Sailesh Raj Bhan: Easy Money conditions continue to be important determinants of PE multiples in the marketplace and hence are important factors driving stock prices. The elongated COVID challenges have led to this getting even more pronounced.

Any major shift in the policy is a critical turning point for the market and will drive volatility considerably higher.

Q) The recent price action suggests that smart money has started money from small & midcaps towards largecaps? What are your views?

Sailesh Raj Bhan: Recent market shifts where largecaps have started outperforming lately over mid and small caps do reflect the shift in sentiment and focus on investors in reducing overall portfolio risk and choosing the largecap space.

Given the sharp underperformance of largecap indices vs mid and smallcap space over the last 12 months, the case of largecaps investing is favourable and reallocation by investors towards this space has been happening.
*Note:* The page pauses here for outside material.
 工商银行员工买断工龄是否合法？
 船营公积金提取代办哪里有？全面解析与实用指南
Q) Warren Buffett will celebrate his 91st birthday on August 30. This legendary investor has been an inspiration for most value investors. Has he also inspired you in one way or the other and is value investing losing sheen in a high beta market?
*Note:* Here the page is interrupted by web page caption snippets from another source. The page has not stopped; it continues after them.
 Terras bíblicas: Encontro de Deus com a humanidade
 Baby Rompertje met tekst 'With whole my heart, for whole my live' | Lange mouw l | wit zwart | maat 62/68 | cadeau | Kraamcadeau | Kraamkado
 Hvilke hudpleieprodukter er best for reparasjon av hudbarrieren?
Sailesh Raj Bhan: Mr. Buffet’s wisdom has been important for most investors focused on long-term wealth creation. Markets continue to go through cycles impacting some strategies differently during different phases.

The earlier thinking on value arguments have given way to “growth at reasonable value” and the focus is on sustainable long-term growth over only pure value measures.

Over time, the core principles of investing like “paying right for sustainable profitable growth businesses” and “cashflow importance” will remain unchanged.Hence despite market gyrations, long-term wealth creation is governed still by the same core principles.

Q) So where are the money-making opportunities in this market?

Sailesh Raj Bhan: Several sub-sectors of the market present opportunities. Some of them are available in sectors like Manufacturing/Capital Goods, Large Banks, Insurance & Credit Card sub-sectors, Power Utilities and Consumer discretionary sectors (which will benefit from opening up of economic activity)

Q) Given the fact that we are trading in unchartered territory – should investors consider rebalancing their portfolio? What is the ideal portfolio allocation at this point?

Sailesh Raj Bhan: After a sharp rerating in the markets, investors should look at asset allocation measures that may have changed considerably based on their own risk profile.

A higher dose of large caps in the portfolio can also be considered give relatively attractive valuations vs sustainable growth prospects of the space.

Q) If we look at the sectors which gained as Sensex moved from 50,000 to 56000 in August – Metal rose 73%, Smallcap was up 40%, Utilities and Power were up 27-37%. Which sectors will lead the next leg of the rally? Do you see some profit-taking n some of these sectors?

Sailesh Raj Bhan: Among the various sectors, Manufacturing/Capital Goods, Large Banks, Insurance & Credit Card sub sectors, Power Utilities and Consumer discretionary sectors (which will benefit from opening up of economic activity) appear more promising give the long runway for growth and relative attractiveness.

Q) Auto was down over 3% as Sensex rose from 50,000 to 56,000. Do you think there is potential in Auto space in the near future as EV space hot’s up?

Sailesh Raj Bhan: Auto has been going through a perfect storm. Factors like raw material prices, high fuel prices, weak demand due to COVID challenges, likely impact of EV on existing business models have all challenged the outlook for the sector.

Clearly, this space is ripe for disruption especially in two-wheeler space, which can create new opportunities for investors.